> [Document extract]
Click: Submit & Apply Config
Task 15.4: Configure Ring Groups¶
What are Ring Groups?
Ring groups allow multiple phones to ring when someone dials a single number.
Example:
Dial 600 (Sales) → Rings extensions 201, 202, 203 simultaneously
First person to answer gets the call
Step 1: Create Sales Ring Group¶
Navigate: Applications → Ring Groups
Click: Add Ring Group
Configuration:
Ring Group Number: 600
Group Description: Sales Team
Ring Strategy: ringall
Extension List:
201
202
203
204
205
Announcement: None (or upload greeting)
Destination if No Answer: Voicemail (600)

> [Source data]
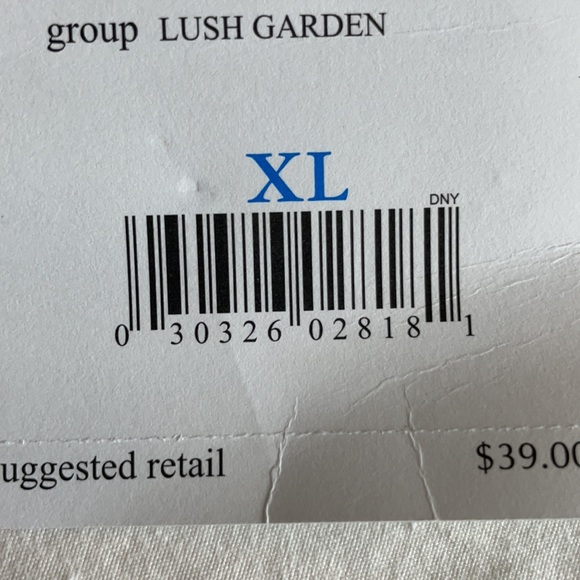 JH Collectibles Animal Print Embezzled Top - Picture 10 of 10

> [What you will do]
1. In the ring group tutorial, what ring strategy is set for the Sales Team ring group?
2. Write the next part of the ring group tutorial, starting after its final configuration setting.

> [Responses by task]
1. ringall

2.
Ring Strategy options: - ringall: All phones ring at once (recommended for support) - hunt: Try each phone in order - memoryhunt: Remembers where last call was answered, starts there - random: Picks random extension
Click: Submit & Apply Config
Step 2: Create More Ring Groups¶
Ring Group 601:
Description: Customer Support
Extensions: 301, 302, 303, 304
Strategy: ringall
Ring Group 602:
Description: IT Support
Extensions: 401, 402, 403
Strategy: hunt (try in order)
Task 15.5: Create IVR (Auto-Attendant)¶
What is IVR?
IVR (Interactive Voice Response) is the menu callers hear: "Press 1 for Sales, Press 2 for Support..."
Step 1: Record/Upload Greeting¶
Navigate: Admin → System Recordings
Option A: Upload Recording - Record greeting on your computer - Upload .wav file (8000 Hz, 16-bit, mono)
Option B: Text-to-Speech - FreePBX can generate speech from text - Navigate: Admin → Sound Languages → Text to Speech
Sample greeting:
"Thank you for calling.
Press 1 for Sales
Press 2 for Customer Support
Press 3 for IT Support
Press 9 for the directory
Or stay on the line for the operator."
Save as: "main-greeting"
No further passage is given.